Thinking of filling in the circles in the above piece led me back to Rickie Wolfes work.

Art by Rickie Wolfe

Although she uses mostly metal and enamel to create her works there are some with what looks like paper. I don’t have the access or the knowledge of welding bits of metal together so I decided to use willow branches to make the circles.

Developed piece 2

I raided my scrap box again for different papers to add. I used shredded cardboard packaging, hole punched paper, burnt hole deli paper, crepe paper, bubble wrap, glassine paper and gelli printed papers. With the gelli printed papers I made cones to fit inside the rings. I used invisible thread to attach the papers although the more delicate papers did tear in places. I like the overall design and textures of the piece but it is not as well put together as I would have liked. The papers were tearing, I couldn’t get the willow circles perfect and it does look a bit childlike and naive! The idea in my head seemed better.

Developed piece 3

Developed piece 3

Wanting to improve on sample 2 I tried again. I had some vintage brass curtain rings so used those with different papers inside and then I burnt holes in the papers. I had no way of welding the rings together so I hung them from a willow branch. Maybe this was moving away slightly from joining, I’m not sure- the papers were joined to the rings and it seemed a natural progression from the willow ring sample. I coated the papers with acrylic wax to make them a little more sturdy. Overall I really like this piece. It’s neater, more refined than the organic messiness of sample 2. The holes in the papers have been made with consideration for pattern and design and the colours chosen carefully to complement the brass tones of the rings.

Developed piece 4

Developed piece 4

Back to the willow again as the organic nature of the willow mixed with the paper shapes continued to appeal to me. I used one large circle and made 3 circles to go inside. I used PVA glue this time to attach the papers. Neater than the invisible thread.but still not perfect. What I have to remember though is I am using totally different materials than Rickie Wolfe. I used very fine gold wire to attach the circles and used some to create lines between the circles and the outside circle at the top.

Developed piece 5

Developed piece 5- joining corners

Still using willow but this time focussing on joining corners and angles. Working with the willow and different papers reminded me of making willow lanterns with my kids at school for the local lantern parade. They were made with willow withies and tissue paper.I used deli paper instead of tissue paper as it is slightly stronger. I burnt holes into the deli paper to create patterns which would be highlighted when lit from inside. I used a battery tealight candle, but I can also see this being used as a lampshade with a bulb inside of it. I used raffia and PVA glue to hold the willow sticks in place. (full instructions are in my sketchbook). Further development of this piece could be made with felt (ideas in my sketchbook).

Developed piece 5- joining corners
Developed piece 5- joining corners
Developed piece 5- joining corners

Outcomes

My developed pieces started off from the plastic circular piece (molecular structure type one) and then each one seemed to evolve from there, developing on from each previous one rather than from samples from each exercise.
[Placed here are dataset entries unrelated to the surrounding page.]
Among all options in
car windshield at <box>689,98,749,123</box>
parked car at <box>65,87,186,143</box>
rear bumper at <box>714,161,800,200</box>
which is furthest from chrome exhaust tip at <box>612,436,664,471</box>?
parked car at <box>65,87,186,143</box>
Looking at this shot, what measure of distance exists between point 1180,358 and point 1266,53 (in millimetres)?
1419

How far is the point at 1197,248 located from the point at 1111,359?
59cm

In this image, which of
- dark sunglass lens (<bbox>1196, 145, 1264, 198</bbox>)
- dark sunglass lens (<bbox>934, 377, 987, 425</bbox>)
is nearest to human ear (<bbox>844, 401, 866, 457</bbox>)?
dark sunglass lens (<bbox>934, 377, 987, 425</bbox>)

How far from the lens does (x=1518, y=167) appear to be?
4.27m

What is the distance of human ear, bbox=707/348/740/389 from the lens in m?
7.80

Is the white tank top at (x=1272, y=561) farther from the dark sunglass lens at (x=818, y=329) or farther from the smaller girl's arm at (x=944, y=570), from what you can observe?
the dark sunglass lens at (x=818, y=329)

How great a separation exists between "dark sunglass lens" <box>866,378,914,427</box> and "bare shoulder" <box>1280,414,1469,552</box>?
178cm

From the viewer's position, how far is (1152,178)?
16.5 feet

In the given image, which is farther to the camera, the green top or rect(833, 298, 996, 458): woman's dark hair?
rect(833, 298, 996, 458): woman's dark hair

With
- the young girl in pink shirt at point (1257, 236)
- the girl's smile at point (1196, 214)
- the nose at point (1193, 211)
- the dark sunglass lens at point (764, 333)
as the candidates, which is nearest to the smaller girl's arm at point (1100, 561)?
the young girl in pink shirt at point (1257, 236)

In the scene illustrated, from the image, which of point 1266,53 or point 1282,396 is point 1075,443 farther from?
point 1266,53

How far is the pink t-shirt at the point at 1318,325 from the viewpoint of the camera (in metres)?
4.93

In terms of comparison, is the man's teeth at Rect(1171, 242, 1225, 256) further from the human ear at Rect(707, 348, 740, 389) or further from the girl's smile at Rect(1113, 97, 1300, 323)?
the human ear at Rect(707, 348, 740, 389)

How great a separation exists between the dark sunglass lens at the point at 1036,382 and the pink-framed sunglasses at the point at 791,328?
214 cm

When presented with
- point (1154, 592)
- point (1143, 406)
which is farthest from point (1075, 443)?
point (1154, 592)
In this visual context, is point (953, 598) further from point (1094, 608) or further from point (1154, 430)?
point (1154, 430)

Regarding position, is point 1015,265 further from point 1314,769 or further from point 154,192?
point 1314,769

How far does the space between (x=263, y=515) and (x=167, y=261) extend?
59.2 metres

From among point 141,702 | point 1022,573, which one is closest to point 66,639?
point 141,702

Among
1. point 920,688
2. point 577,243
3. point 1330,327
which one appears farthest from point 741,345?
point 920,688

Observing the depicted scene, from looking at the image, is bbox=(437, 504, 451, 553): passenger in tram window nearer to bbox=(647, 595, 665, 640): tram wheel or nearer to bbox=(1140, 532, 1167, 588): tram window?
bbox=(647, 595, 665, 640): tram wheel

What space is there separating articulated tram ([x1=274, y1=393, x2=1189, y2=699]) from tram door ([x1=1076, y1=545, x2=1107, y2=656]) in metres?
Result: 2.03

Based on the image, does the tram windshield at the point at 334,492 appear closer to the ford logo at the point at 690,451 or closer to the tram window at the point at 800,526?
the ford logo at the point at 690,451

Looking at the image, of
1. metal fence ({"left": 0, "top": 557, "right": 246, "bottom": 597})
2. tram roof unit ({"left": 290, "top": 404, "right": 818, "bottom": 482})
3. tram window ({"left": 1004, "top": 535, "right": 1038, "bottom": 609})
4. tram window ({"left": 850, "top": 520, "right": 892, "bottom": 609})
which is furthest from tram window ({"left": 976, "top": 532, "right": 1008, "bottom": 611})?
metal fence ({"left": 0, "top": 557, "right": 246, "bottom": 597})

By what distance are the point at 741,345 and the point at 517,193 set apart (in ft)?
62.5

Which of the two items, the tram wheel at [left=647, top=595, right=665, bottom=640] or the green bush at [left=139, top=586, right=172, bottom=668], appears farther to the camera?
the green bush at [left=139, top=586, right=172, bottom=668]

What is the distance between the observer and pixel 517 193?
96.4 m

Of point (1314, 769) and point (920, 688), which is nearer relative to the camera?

This seemed a natural progression to me. Influenced by using natural materials (willow) and papers and the light and shadow effects that could be created with them. My pieces were inspired by the work of Rickie Wolfe. I have tried to stay within the brief of joining materials but have also been led by the shadow and light possibilities of the samples.

Capturing the shadows

I did a few quick ink drawings, capturing the different shadows created by the samples. I particularly like the bottom right one from the plastic circular piece as the green shows in the shadow.